To many farmers in Zabul, , it seems that no matter how hard they work, they cannot make enough to support themselves and their families. Lack of infrastructure, markets, training and support means that much of their crop spoils before it can be sold.
Despite the hundreds of millions of dollars that international donors have poured into Afghanistan’s agricultural sector, farmers still face difficulties. Many are unaware of even the basics of modern, professional farming, and are using old techniques for irrigation, harvesting, etc.
Farmers in Zabul claim that their government has provided no help at all. Plant diseases ruin their crops, they lack proper storage facilities, and there are few organized markets to sell their produce. Due to these factors, they are forced to sell their harvest at less than market value.
Rahmatullah a resident of Meezani districts of Zabul province,brought pomegranates in his tractor to Qalaat, the provincial center.
“The lack of markets has created serious problems for the farmers,” he said. “Besides this, the roads from the districts to the city are also in bad shape, which makes the fruit soft and spoiled. Security bases along the roads force the farmers to provide them with money, fruit etc., and of course this is a serious problem. We have to sell the fruit at a lower price, and then the money we do make goes to the police as bribes.”
Rahmatullah sells a kilo of pomegranatesfor 25 or 30 Afs ($.40), less than half of what his crop would fetch in Kabul.

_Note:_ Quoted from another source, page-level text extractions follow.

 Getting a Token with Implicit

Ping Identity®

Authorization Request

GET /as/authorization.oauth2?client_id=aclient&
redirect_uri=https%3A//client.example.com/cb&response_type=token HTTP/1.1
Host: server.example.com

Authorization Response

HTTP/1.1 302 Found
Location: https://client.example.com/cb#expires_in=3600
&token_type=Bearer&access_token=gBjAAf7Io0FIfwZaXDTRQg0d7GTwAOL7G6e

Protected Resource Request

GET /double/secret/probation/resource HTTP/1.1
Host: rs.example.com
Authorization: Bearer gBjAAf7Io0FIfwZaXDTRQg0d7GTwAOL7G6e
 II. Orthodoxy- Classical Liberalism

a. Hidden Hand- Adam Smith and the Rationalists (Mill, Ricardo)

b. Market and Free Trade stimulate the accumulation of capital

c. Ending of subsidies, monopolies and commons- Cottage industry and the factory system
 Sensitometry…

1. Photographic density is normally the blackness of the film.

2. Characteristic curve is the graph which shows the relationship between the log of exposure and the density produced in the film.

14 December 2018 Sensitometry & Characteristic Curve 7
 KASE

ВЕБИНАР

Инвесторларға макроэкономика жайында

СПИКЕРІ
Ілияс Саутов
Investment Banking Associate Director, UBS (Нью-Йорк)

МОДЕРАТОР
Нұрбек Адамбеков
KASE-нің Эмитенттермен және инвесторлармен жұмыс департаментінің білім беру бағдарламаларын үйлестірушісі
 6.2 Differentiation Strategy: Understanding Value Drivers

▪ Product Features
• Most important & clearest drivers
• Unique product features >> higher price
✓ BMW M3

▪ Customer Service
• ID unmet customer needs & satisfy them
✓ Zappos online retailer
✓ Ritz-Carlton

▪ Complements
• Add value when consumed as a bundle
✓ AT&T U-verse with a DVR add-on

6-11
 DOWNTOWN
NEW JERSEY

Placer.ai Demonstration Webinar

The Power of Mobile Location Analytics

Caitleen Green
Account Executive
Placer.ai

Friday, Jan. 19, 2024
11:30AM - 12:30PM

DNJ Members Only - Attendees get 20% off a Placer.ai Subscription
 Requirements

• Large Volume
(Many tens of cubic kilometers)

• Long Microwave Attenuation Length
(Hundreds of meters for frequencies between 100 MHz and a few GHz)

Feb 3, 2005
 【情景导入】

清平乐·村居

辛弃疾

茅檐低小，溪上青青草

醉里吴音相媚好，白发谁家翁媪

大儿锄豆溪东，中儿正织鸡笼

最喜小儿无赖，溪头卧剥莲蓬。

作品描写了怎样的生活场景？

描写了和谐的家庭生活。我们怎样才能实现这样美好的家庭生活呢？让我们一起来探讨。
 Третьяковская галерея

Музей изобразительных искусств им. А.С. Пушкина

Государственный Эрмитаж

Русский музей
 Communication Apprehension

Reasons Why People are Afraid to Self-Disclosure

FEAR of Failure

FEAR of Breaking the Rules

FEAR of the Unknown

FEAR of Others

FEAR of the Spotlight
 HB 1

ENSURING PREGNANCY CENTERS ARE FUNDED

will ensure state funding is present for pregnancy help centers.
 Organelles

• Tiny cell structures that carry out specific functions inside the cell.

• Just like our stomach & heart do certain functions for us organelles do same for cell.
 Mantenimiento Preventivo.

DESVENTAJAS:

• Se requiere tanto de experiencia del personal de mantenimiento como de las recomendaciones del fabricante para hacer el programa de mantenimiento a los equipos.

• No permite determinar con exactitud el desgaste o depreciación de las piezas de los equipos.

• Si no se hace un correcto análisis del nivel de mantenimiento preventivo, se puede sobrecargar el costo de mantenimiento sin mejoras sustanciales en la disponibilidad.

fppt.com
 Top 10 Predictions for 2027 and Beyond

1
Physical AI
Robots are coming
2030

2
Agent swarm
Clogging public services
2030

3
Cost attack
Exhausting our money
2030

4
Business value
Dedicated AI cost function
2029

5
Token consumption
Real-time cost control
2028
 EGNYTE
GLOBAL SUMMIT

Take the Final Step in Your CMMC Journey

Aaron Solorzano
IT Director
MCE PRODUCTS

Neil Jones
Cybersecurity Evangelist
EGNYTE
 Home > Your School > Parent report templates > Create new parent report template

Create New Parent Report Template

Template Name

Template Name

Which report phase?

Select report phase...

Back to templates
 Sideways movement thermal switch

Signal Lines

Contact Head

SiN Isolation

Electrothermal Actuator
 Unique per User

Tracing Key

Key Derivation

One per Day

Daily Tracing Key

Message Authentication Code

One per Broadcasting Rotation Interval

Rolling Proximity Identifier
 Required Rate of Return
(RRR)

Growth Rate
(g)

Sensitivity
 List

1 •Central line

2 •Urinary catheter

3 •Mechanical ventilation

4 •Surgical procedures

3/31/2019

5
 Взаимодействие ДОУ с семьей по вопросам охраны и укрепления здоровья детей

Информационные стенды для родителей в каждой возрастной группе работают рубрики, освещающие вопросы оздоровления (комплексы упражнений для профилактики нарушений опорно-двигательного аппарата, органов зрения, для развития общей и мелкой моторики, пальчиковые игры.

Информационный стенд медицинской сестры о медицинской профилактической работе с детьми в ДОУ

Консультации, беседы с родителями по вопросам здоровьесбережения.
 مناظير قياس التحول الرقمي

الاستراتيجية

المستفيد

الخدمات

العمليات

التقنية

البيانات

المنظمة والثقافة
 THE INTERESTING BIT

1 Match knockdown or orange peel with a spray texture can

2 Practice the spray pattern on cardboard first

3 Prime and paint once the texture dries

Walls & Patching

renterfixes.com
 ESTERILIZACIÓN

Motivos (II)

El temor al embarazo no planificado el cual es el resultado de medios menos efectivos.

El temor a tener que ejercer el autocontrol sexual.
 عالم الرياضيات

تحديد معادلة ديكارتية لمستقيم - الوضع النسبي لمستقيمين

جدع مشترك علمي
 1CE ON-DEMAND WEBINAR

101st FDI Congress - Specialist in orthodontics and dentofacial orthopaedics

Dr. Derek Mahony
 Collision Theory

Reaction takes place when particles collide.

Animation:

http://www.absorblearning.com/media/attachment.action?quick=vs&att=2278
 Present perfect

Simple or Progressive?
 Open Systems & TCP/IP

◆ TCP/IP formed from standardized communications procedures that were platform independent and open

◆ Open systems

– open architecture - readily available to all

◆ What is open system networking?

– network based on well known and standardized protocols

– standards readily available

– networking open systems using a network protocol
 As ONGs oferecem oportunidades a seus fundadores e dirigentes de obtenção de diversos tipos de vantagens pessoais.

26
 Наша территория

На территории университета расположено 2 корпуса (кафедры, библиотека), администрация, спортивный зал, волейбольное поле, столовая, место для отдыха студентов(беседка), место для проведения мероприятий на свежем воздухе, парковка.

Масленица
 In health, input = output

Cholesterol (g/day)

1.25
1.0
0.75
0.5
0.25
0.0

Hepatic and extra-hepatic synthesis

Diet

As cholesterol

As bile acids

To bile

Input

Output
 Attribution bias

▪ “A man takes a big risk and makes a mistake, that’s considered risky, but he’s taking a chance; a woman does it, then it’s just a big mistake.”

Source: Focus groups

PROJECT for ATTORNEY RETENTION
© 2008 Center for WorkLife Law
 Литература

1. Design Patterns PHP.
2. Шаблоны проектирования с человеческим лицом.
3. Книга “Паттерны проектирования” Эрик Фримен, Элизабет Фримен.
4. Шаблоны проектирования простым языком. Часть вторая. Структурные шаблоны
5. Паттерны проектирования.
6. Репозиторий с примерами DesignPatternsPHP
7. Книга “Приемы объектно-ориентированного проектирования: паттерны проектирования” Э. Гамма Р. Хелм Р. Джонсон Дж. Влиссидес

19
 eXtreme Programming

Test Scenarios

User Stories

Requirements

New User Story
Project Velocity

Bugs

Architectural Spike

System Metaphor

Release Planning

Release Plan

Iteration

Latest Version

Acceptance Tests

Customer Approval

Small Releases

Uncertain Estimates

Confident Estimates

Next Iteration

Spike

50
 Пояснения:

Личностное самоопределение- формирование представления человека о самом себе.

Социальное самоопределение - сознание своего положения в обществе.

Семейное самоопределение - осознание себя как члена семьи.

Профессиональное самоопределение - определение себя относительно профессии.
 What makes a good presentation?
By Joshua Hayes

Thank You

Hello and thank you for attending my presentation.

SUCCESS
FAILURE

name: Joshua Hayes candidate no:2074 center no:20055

Hekmatullah, resident of Shahjoy district of Zabul is trying to sell his apples.
He brought his crop to the bazaar in a rickshaw.”I am worried about howto provide for my family,” he said. “How can I find food for them? We spent the whole year farming, and now I am not sure I will even get back the money I invested.”
Hekmatullah asks the government to provide farmers with storage facilities for their crops. Now they have to sell the fruit or other crops at a lower price before they spoil. Hekmatullah sells a kilo of apples for 20 Afs( $ 0.30) which is,again, about half of what apples sell for in Kabul. He has no choice, however, since he has no place to store them.
Abdullah Jan from Shahjoy district of Zabul has brought his apples in a small car.
He has to sell the fruit at a low price and very soon, because the fruit will spoil and he won’t be able to get even 1 afghani. Abdullah Jan also asks the government to pay more attention to the fruit markets and provide the farmers with facilities.
The farmers want the government to implement some trainings for them and show them the best, easiest and most modern ways of farming, storing, caring for and selling their crops. If they can farm in correct, modern ways, they say, they will be able to get satisfactory results. This will also increase the income to the government.